— Ты, Яков Титыч, зря таракана полюбил, — сказал Чепурный. — Оттого ты и заболел. Если б ты жил в границе людей, на тебя бы от них социальные условия коммунизма действовали, а один ты, ясно, занемог: вся микробная гада на тебя бросилась, а то бы — на всех, и тебе досталось мало…
— Почему, товарищ Чепурный, нельзя таракана любить? — неуверенно спросил Дванов. — Может быть, можно. Может быть, кто не хочет иметь таракана, тот и товарища себе никогда не захочет.
Чепурный сразу и глубоко задумался — в это время у него словно приостанавливались все чувства, и он еще более ничего не понимал.
— Тогда пускай, пожалуйста, привлекает таракана, — сказал он, чтобы положиться на Дванова. — Таракан его тоже живет себе в Чевенгуре, — с утешением закончил Чепурный.
У Якова Титыча настолько сильно натянулась какая-то перепонка в желудке, что он от ужаса, что та перепонка лопнет, заранее застонал, но перепонка ослабела обратно. Яков Титыч вздохнул, жалея свое тело и тех людей, которые находились вокруг него, он видел, что сейчас, когда ему так скучно и больно, его туловище лежит одиноким на полу и люди стоят близ него — каждый со своим туловищем, и никто не знает, куда направить свое тело во время горя Якова Титыча; Чепурный чувствовал стыд больше других, он уже привык понимать, что в Чевенгуре имущество потеряло стоимость, пролетариат прочно соединен, но туловища живут отдельно — и беспомощно поражаются мучением, в этом месте люди нисколько не соединены, поэтому-то и Копенкин и Гопнер не могли заметить коммунизма — он не стал еще промежуточным веществом между туловищами пролетариев. И здесь Чепурный тоже вздохнул: хоть бы Дванов помог, а то прибыл в Чевенгур и молчит; или же сам пролетариат скорей входил бы в полную силу, поскольку ему не на кого теперь надеяться.

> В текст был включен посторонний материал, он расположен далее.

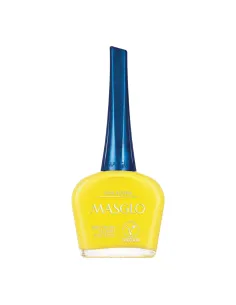 Masglo Bailadora Esmalte Tradicional 13,5 ml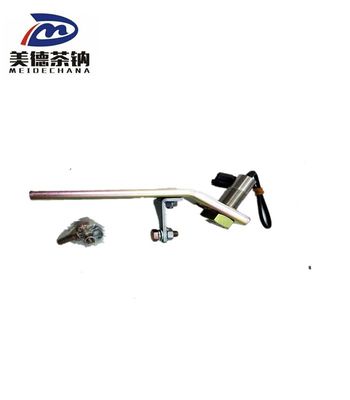 Sensor de velocidad 3524-00217 para Meidechana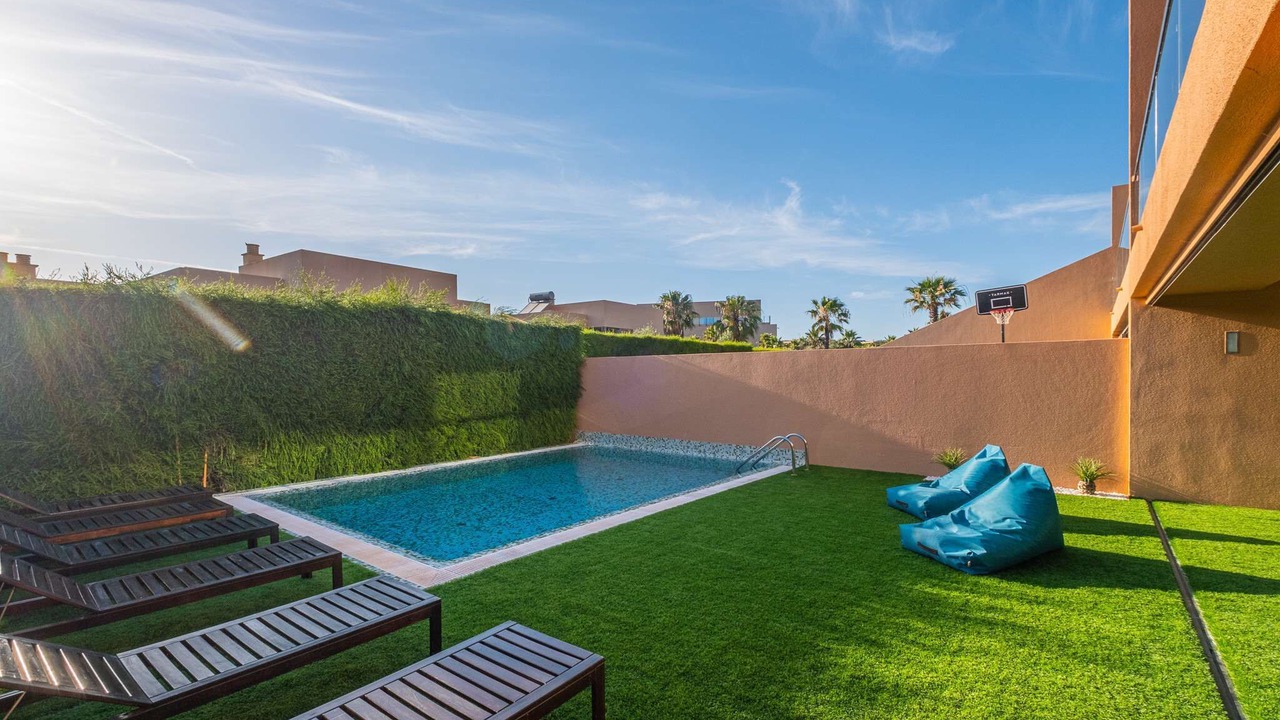 Photo of Outdoor in Salgados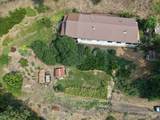 4697 Highway 12 - Photo 34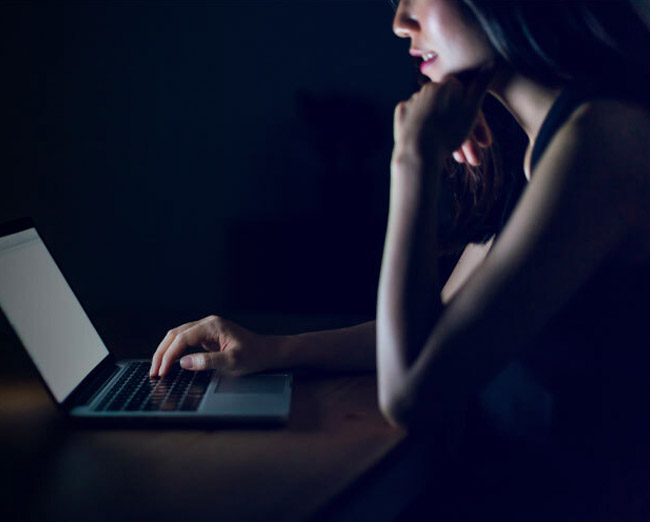 Customer Data: How Brands Can Prep for the Post-Covid Consumer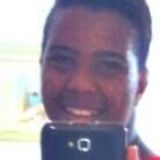 Broinha from Miguel Pereira | Man | 30 years old | Pisces
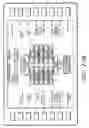 Fig. 30 - METHOD AND APPARATUS FOR MATERIAL PROCESSING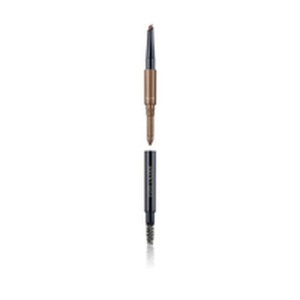 Kredka do brwi Estee Lauder The Brow Multitasker 02-light 3 w 1
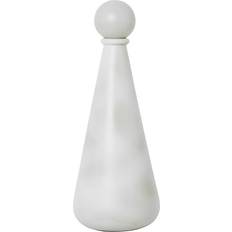 ferm LIVING Muses Era Vas 41.3cm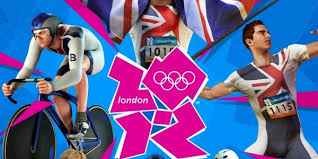 London 2012 İndir - Full v1.6.5 Türkçe PC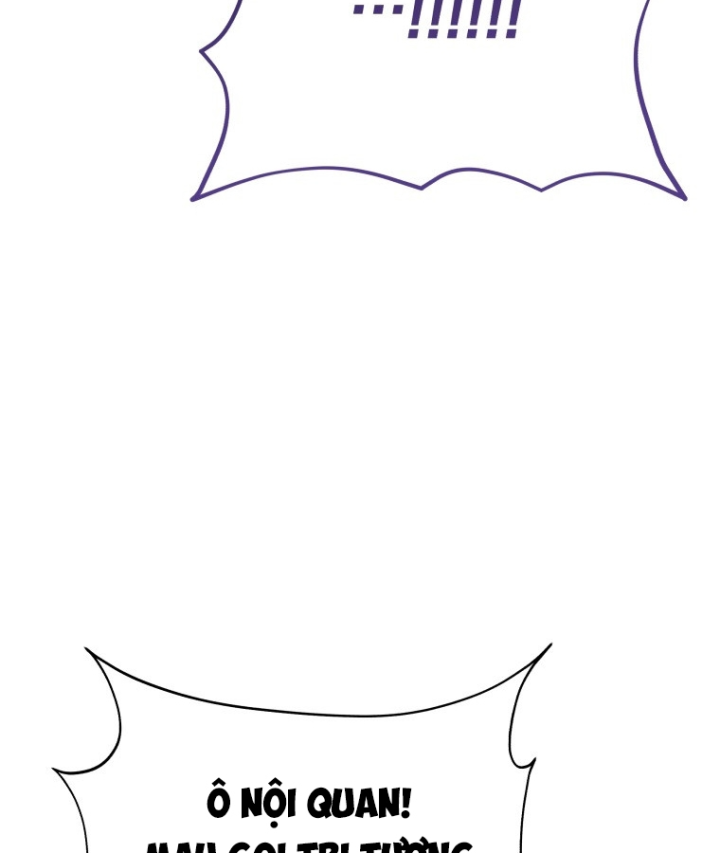 Vương Triều Đen Tối: Joseon Chapter 140 - 63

На дворе совсем погасло, ночь начала углубляться. Яков Титыч ожидал, что вот-вот все уйдут от него на ночлег и он один останется томиться.

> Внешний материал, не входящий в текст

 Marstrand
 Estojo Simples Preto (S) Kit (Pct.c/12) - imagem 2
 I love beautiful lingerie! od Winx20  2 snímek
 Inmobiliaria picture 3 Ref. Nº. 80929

Но Дванов не мог уйти от этого худого, занемогшего старика; он хотел лечь с ним рядом и лежать всю ночь, всю болезнь, как лежал некогда с отцом в своем детстве; но он не лег, он чувствовал стеснение и понимал, как бы ему было стыдно, если бы к нему самому кто-нибудь прилег, чтобы разделить болезнь и одинокую ночь. Чем больше Дванов думал, как поступить, тем незаметнее забывал свое желание остаться у Якова Титыча на ночь, точно ум поглощал чувствующую жизнь Дванова.
— Ты, Яков Титыч, живешь не организационно, — придумал причину болезни Чепурный.
— Чего ты там брешешь? — обиделся Яков Титыч. — Организуй меня за туловище, раз так. Ты тут одни дома с мебелью тронул, а туловище как было, так и мучается… Иди отдыхать, скоро роса закапает.
— Я ей, будь она проклята, капну! — угрюмо сказал Гопнер и вышел на двор. Он полез на крышу осматривать дырья, через которые проникала роса и остужала больного Якова Титыча.
Дванов тоже забрался на кровлю и держался за трубу; уже луна блестела холодом, влажные крыши светились безлюдной росой, а в степи было уныло и жутко — тому, кто там остался сейчас один. Гопнер разыскал в чулане молоток, принес из кузницы кровельные ножницы, два листа старого железа и начал чинить крышу. Дванов внизу резал железо, выпрямлял гвозди и подавал этот матерьял наверх, а Гопнер сидел на крыше и стучал на весь Чевенгур; это было в первый раз при коммунизме, чтобы в Чевенгуре застучал молоток и, вдобавок к солнцу, начал трудиться человек. Чепурный, ушедший послушать в степь, не едет ли Прокофий, быстро возвратился на звук молотка; другие чевенгурцы так же не вытерпели и пришли удивленно поглядеть, как человек вдруг работает и к чему.
— Не бойтесь, пожалуйста, — сказал всем Чепурный. — Он не для пользы и богатства застучал, ему нечего Якову Титычу подарить, он и начал крышу над его головой латать, это пускай!
— Пускай, — ответили многие и простояли до полуночи, пока Гопнер не слез с крыши и не сказал: «Теперь не просочится». И все прочие с удовлетворением вздохнули, оттого что теперь на Якова Титыча ничто не просочится и ему можно спокойно болеть: чевенгурцы сразу почувствовали к Якову Титычу скупое отношение, поскольку пришлось латать целую крышу, чтобы он остался цел.